The present study did have a few limitations. First, the sample size was relatively small; this may be due to the time demands of our study (6 sessions and 11 total h), as well as the time of day the study was conducted. However, this sample size is consistent with previous pre-sleep studies which have ranged from 11 to 14 participants [13,15,46,52]. Second, the experimental trials for the female participants were not scheduled around the phases of the menstrual cycle. Therefore, we were not able to control for any hormonal changes between trials. Future studies may need to assess participants overnight to elucidate the extent to which appetite is modulated in the post-prandial period after a pre-sleep meal.
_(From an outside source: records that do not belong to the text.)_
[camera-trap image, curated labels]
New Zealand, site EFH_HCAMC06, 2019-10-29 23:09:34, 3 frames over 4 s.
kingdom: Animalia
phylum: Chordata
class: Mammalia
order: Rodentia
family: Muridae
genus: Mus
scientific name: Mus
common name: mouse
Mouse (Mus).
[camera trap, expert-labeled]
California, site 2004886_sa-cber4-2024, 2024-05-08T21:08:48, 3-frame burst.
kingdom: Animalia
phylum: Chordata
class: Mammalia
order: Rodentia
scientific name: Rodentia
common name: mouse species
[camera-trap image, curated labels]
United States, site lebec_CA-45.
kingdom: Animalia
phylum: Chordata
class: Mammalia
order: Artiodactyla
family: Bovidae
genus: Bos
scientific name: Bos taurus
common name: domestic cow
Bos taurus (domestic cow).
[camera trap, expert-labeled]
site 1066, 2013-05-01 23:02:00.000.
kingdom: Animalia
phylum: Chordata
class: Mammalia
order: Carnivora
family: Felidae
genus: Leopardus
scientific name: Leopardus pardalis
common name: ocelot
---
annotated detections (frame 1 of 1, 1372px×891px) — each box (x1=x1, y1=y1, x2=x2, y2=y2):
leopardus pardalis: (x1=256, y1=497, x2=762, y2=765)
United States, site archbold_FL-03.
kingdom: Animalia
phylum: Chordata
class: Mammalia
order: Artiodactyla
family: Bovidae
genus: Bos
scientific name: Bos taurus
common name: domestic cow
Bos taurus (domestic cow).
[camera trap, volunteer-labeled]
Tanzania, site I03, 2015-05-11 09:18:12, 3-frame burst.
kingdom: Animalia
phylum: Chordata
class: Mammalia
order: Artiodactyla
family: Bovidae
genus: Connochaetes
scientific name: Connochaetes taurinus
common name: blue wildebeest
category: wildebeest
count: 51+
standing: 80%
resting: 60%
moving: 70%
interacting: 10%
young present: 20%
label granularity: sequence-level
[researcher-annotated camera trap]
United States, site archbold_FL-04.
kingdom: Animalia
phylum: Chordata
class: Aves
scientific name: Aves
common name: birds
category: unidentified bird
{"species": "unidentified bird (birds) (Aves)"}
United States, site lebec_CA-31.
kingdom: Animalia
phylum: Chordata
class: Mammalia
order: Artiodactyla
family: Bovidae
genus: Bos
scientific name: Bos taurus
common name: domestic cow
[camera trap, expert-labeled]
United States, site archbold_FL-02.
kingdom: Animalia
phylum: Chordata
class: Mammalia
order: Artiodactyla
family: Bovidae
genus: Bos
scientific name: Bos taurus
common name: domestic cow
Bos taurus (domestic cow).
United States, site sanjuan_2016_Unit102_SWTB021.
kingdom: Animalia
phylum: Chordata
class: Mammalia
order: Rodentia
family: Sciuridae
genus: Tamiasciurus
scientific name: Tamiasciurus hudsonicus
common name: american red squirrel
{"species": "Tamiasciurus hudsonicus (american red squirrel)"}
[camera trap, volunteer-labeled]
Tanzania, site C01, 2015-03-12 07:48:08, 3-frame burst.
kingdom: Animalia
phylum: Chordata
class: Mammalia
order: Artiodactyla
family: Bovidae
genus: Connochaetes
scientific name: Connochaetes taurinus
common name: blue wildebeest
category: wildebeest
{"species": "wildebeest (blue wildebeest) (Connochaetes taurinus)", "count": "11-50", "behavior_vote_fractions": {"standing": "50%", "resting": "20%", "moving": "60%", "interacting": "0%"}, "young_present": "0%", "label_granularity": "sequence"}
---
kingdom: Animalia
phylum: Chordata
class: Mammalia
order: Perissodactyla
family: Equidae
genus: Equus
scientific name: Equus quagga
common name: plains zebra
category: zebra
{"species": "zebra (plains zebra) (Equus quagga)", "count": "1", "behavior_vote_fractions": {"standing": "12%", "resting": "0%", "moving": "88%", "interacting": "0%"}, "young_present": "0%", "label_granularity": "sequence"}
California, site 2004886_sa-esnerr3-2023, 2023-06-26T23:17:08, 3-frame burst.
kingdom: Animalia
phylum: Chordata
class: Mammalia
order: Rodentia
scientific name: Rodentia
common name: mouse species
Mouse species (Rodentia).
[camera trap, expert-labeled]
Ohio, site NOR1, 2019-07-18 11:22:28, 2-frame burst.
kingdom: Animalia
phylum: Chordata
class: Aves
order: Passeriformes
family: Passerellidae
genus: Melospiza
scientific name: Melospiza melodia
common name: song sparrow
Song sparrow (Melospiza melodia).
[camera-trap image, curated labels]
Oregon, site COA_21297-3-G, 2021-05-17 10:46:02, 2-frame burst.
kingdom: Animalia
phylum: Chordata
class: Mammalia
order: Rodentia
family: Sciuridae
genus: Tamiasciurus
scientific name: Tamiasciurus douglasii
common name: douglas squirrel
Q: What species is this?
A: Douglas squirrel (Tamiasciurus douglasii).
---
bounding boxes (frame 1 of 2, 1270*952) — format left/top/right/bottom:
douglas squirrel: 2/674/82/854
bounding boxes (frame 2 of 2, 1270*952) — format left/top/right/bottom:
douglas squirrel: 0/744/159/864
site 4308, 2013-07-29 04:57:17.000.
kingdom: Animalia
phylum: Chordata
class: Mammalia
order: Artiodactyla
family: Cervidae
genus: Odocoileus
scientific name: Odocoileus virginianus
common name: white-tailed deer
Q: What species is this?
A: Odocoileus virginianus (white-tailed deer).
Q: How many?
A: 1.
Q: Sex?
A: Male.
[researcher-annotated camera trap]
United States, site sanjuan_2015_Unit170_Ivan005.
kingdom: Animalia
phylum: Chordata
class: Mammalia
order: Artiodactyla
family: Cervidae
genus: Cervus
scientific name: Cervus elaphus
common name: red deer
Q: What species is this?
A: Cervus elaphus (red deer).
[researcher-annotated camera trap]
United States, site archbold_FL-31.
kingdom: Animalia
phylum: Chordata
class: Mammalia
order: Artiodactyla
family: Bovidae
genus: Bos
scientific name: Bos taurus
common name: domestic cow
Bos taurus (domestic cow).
It is likely the time period between the pre-sleep protein consumption and laboratory arrival (7–9 h) was too long to detect any differences. In addition, considering the differences in total body mass and body composition that exists among participants, future studies should seek to determine the effect of pre-sleep protein prescribed at a dose relative to body mass on appetite and affective responses.

5. Conclusions

The present study demonstrated that pre-sleep consumption of 24 g or 48 g of either CP and WP does not affect next morning appetite, affect and cortisol levels. It is important to note that pre-sleep consumption of protein did not negatively impact next-morning appetite (increase hunger, decrease fullness) when compared to PLA. However, TA was related to increased hunger and desire to eat, suggesting that affect may play an important role in what people may choose to do in the morning, possibly eat or exercise. Further investigation needs to continue to examine the role of RE on affective response, as affect is hypothesized to influence adherence to exercise.